Le sionisme est juif

Le sionisme et ses crimes sont juifs. Tout simplement. Comme la Compagnie des Indes était britannique, le Républicanisme colonial français, et le nazisme allemand. Que les Juifs ne soient ni tous sionistes ni tous criminels, voilà une évidence un peu trop enfoncée qui ne saurait effacer la responsabilité collective de la diaspora : c’est bien en son sein que s’est développé le nationalisme juif et c’est bien d’elle, comme lieu intellectuel, qu’on attend la condamnation, la remise en question et l’analyse. Or, ces dernières ne viennent pas. Sioniste ou antisioniste, la préoccupation affichée de la diaspora, c’est d’abord l’antisémitisme, comme s’il fallait que le monde entier l’aime toujours et à tout prix, peu importe les bêtes immondes qui surgissent de son ventre.

La diaspora est diverse, bien sûr. Celle-là nous dit « le sionisme c’est l’auto-détermination des Juifs », l’autre « Nétanyahou n’incarne pas les belles valeurs du sionisme », la dernière, « le sionisme trahît le judaïsme et le monde Juif, qui ne sont que combat contre l’oppression ». Ce rejet aussi divers qu’unanime de toute responsabilité par la communauté juive est frappant, une position dans laquelle elle emporte bien des Intellectuels, qui, constante de l’Histoire contemporaine, sont des bêtes avachies, soumises à un mal qu’elles n’arrivent pas à distinguer tant il émerge des opprimés d’hier et de leurs intentions les plus pures. Car oui, on ne le rappelle jamais assez, rare est le mal conscient de lui-même, que ce soit l’homme qui détruit la Terre qui le nourrit, la cellule cancéreuse qui détruit le corps qui l’héberge ou le Juif qui défend la pensée émancipatrice moderne, la lutte contre les « discours de haine », sans voir qu’elles sont aussi le lit des pires exactions et sans doute de sa propre fin.

Dans quelques années, on nous expliquera comment les États occidentaux ont collaboré. On coupera quelques têtes comme on a coupé celles de Tony Blair ou de Nicolas Sarkozy, mais on continuera de taire la nature de leur soutien et la part active prise, dans l’histoire du sionisme, par des acteurs et des récits venus du monde juif lui-même. On oubliera de se demander comment l’imaginaire juif a permis le sionisme comme on s’est pourtant demandé comment l’imaginaire romantique et pangermanique a nourri le nazisme. On ne se demandera pas non plus pourquoi la diaspora n’a jamais condamné, nommé ou pointé du doigt ses propres élites sionistes, pourtant centrales dans le soutien d’Israël. Pourquoi, paralysée par la  mémoire particulière de sa propre persécution, elle a laissé certains des siens, qu’elle méprisait pourtant, prendre le contrôle des mots et des Etats.

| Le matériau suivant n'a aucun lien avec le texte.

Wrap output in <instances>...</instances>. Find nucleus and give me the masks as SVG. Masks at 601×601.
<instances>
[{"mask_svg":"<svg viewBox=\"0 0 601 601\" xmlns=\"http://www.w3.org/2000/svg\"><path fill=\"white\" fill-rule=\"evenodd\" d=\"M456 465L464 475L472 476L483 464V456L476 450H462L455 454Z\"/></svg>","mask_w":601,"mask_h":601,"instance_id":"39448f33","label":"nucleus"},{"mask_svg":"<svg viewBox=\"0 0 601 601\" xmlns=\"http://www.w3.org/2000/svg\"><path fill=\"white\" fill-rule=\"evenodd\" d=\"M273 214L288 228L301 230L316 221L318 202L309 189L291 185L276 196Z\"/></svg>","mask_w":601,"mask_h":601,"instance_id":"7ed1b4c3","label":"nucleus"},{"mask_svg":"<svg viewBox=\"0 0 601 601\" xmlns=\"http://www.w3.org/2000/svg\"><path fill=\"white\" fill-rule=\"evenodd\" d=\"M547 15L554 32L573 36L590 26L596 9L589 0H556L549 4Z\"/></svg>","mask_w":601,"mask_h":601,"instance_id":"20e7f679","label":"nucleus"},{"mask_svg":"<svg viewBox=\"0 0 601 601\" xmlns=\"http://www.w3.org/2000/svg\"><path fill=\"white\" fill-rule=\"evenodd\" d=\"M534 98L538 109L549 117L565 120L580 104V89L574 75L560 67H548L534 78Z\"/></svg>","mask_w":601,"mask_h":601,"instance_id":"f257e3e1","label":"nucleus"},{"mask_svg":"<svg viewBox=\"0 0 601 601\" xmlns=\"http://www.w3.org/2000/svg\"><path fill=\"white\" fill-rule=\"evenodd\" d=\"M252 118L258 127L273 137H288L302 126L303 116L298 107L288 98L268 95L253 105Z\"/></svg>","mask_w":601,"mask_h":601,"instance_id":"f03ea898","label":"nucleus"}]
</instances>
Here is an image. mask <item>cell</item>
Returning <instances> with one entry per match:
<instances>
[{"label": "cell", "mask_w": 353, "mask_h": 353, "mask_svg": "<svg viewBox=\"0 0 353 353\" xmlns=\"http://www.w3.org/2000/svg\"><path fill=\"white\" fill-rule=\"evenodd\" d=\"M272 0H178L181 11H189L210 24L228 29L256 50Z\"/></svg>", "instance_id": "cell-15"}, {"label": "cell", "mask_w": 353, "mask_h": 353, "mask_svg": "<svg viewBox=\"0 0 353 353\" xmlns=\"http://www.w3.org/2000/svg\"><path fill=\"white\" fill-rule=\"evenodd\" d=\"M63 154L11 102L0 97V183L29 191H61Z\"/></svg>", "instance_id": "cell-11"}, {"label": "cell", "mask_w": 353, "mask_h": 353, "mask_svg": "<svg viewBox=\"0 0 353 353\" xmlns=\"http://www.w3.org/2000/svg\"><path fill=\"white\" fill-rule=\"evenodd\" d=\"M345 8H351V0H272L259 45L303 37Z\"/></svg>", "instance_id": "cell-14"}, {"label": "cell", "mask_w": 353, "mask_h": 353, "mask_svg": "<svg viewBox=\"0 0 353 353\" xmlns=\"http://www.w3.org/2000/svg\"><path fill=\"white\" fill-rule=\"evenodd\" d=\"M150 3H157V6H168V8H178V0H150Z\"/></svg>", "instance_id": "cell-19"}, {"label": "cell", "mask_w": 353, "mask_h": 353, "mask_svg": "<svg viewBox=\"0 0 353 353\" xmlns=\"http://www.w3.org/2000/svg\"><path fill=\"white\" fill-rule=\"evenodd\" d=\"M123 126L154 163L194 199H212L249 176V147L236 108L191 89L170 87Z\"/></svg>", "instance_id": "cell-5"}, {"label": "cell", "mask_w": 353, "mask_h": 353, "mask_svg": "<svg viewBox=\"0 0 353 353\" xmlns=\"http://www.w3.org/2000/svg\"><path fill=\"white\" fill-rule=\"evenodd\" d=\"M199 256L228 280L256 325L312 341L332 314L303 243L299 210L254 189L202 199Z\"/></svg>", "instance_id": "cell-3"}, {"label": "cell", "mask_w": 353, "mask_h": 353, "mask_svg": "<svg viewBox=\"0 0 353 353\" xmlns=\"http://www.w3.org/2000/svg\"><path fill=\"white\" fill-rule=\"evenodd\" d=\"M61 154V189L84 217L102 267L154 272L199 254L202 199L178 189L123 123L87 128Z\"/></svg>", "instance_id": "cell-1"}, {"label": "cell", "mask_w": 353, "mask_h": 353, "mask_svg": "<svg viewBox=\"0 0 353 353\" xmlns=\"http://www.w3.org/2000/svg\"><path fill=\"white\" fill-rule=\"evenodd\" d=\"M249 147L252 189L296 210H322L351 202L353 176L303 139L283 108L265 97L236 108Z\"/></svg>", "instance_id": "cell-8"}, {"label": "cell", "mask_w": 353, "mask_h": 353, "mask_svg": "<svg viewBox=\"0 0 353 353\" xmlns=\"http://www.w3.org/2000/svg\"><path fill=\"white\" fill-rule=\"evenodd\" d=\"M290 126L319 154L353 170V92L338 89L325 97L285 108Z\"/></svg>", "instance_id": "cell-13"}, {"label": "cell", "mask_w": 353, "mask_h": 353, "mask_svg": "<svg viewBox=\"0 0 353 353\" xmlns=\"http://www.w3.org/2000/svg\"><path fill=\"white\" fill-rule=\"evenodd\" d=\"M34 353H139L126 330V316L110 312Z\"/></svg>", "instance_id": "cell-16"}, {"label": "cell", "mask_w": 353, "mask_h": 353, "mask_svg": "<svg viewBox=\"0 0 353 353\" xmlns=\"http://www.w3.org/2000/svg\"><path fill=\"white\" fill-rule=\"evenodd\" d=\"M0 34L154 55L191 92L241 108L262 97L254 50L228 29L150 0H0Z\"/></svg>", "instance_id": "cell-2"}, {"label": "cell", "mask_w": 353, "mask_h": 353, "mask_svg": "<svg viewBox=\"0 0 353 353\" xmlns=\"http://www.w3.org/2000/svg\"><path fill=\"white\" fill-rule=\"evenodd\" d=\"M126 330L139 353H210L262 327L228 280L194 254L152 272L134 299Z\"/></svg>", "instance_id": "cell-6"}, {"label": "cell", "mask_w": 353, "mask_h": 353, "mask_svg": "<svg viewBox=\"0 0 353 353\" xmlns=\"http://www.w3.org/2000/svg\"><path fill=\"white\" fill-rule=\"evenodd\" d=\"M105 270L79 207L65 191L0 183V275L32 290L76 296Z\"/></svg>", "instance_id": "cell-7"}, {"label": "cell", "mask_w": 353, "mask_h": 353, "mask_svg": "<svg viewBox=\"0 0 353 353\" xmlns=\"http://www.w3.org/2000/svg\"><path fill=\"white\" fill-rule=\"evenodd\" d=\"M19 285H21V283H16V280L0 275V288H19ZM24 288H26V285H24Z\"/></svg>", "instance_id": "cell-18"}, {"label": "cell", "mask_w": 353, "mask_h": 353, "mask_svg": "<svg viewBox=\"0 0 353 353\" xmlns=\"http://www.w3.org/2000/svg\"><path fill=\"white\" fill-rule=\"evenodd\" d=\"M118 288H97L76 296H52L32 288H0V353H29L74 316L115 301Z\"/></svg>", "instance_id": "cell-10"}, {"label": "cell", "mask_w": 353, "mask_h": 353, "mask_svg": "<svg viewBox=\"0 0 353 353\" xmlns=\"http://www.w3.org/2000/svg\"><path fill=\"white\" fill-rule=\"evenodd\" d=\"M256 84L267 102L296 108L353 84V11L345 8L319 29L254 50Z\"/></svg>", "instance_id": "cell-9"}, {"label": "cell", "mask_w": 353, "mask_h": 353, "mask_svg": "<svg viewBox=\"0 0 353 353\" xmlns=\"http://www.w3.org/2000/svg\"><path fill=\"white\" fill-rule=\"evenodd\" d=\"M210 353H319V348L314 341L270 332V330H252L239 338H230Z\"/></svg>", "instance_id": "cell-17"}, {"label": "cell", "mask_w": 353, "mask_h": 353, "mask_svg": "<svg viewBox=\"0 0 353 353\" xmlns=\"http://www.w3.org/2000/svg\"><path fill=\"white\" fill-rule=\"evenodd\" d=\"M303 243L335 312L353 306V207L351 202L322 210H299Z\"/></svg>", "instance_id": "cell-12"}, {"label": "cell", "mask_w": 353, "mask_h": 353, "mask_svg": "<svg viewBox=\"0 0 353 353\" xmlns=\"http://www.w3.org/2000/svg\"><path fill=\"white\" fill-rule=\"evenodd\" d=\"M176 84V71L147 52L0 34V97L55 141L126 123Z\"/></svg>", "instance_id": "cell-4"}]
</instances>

L’espit ordinaire, plus sensible que l’universitaire, le sait pourtant : le soutien occidental à Israël n’est pas tombé du ciel, il n’est pas qu’affaire de diplomatie ou d’intérêts stratégiques et économiques. Il s’enracine aussi dans une présence sociale, culturelle, intellectuelle. C’est dans les pays où les communautés juives sont les plus importantes et les mieux structurées — dans l’ordre les États-Unis, la France, le Canada, le Royaume-Uni, la Russie, l’Australie, l’Allemagne — que les gouvernements ont le plus activement soutenu Israël. À l’inverse, l’Irlande, l’Espagne ou la Norvège, qui comptent peu de Juifs et encore moins de structures communautaires, ont été les opposants occidentaux les plus cohérents à l’entreprise sioniste. C’est à nous de reprendre notre histoire, d’éclairer les racines intellectuelles et sociales du nationalisme juif, les liens entre le modernisme et l’« expansionnisme militaire à base raciste d’Israël » que Ricoeur prédisait déjà en 1958, d’expliquer comment le sionisme n’est qu’une synthèse des nationalismes européens du XXième siècle : romantique, suprémaciste, impérialiste, intellectuel et propagandaire.

Si on laisse les clefs du récit à l’historien juif, il désignera demain la France, le Royaume-Uni, les États-Unis comme uniques responsables du malheur palestinien, il récitera des discours qui alimenteront chez nos peuples une réaction brutale, peut-être hitlérienne, car propulsée par un sentiment d’injustice et de fausseté face à des mots qui ne correspondent pas à leur réalité.

Alors, la tragédie juive, toujours impensée, restera prisonnière de son cycle.